[P0] Lock down CORS, Swagger, H2 console, and security headers for production

[jjoonleo]

Problem

Security configuration permits broad public access to developer/admin surfaces and configures CORS to allow any origin with credentials.

Why this is not production ready

Open CORS with credentials increases cross-origin attack surface. Public Swagger/OpenAPI and H2 console routes can expose API details or development tooling in production.
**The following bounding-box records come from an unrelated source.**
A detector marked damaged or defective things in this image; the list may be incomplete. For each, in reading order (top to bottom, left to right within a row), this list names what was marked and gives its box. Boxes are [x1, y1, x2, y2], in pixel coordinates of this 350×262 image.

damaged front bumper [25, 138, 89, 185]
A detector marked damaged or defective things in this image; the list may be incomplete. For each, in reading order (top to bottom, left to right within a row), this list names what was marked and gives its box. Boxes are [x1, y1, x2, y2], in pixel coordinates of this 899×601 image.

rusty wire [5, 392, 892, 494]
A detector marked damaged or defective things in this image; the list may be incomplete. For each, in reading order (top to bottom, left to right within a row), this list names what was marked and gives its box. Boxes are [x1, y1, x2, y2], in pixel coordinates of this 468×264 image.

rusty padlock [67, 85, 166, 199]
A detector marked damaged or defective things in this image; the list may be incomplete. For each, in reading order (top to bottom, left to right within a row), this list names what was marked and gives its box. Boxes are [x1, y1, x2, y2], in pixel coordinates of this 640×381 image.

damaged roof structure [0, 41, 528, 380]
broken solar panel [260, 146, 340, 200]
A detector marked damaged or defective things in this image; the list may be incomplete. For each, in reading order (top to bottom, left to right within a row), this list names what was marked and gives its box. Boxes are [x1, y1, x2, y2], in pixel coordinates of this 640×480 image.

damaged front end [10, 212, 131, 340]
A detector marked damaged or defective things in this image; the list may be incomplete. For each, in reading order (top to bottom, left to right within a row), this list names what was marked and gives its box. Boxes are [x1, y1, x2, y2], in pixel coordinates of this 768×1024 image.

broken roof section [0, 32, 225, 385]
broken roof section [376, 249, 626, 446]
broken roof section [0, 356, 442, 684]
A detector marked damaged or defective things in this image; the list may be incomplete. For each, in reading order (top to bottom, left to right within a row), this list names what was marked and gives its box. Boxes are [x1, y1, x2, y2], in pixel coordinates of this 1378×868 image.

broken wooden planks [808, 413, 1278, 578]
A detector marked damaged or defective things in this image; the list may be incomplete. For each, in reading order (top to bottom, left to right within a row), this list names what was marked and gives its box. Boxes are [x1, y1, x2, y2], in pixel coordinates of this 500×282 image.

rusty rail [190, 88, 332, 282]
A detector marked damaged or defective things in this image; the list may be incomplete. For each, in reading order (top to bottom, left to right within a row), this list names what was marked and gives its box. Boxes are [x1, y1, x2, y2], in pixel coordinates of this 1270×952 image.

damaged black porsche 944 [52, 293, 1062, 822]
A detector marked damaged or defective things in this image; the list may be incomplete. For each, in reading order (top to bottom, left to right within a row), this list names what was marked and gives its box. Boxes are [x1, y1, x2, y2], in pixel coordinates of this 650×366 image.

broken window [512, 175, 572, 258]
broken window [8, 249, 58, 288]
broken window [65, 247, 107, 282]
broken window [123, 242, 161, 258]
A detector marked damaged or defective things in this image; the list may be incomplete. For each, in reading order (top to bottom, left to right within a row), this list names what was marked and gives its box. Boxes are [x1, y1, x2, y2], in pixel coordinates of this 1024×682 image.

Frame options are disabled globally, increasing clickjacking risk.

Evidence

• SecurityConfig permits /h2-console/**.
• SecurityConfig permits /v3/api-docs/**, /swagger-ui/**, /swagger-resources/**, /webjars/**, and /swagger-ui.html.
• SecurityConfig.corsConfigurationSource uses addAllowedOriginPattern("*"), allows all methods/headers, and sets allowCredentials(true).
• SecurityConfig disables frame options globally.

Required work

• Introduce environment-specific security configuration.
• Disable H2 console, Swagger UI, and OpenAPI docs in production or restrict them behind admin authentication/network allowlists.
• Replace wildcard CORS with an explicit list of production frontend origins.
• Avoid allowCredentials(true) unless required; if required, tightly scope origins/headers/methods.
• Re-enable frame protections except where a local dev console explicitly requires them.

Acceptance criteria

• Production config exposes only intended public endpoints.
• CORS rejects unknown origins in production.
• Swagger/H2 are inaccessible from the public internet in production.
• Security tests cover allowed and rejected origins/routes.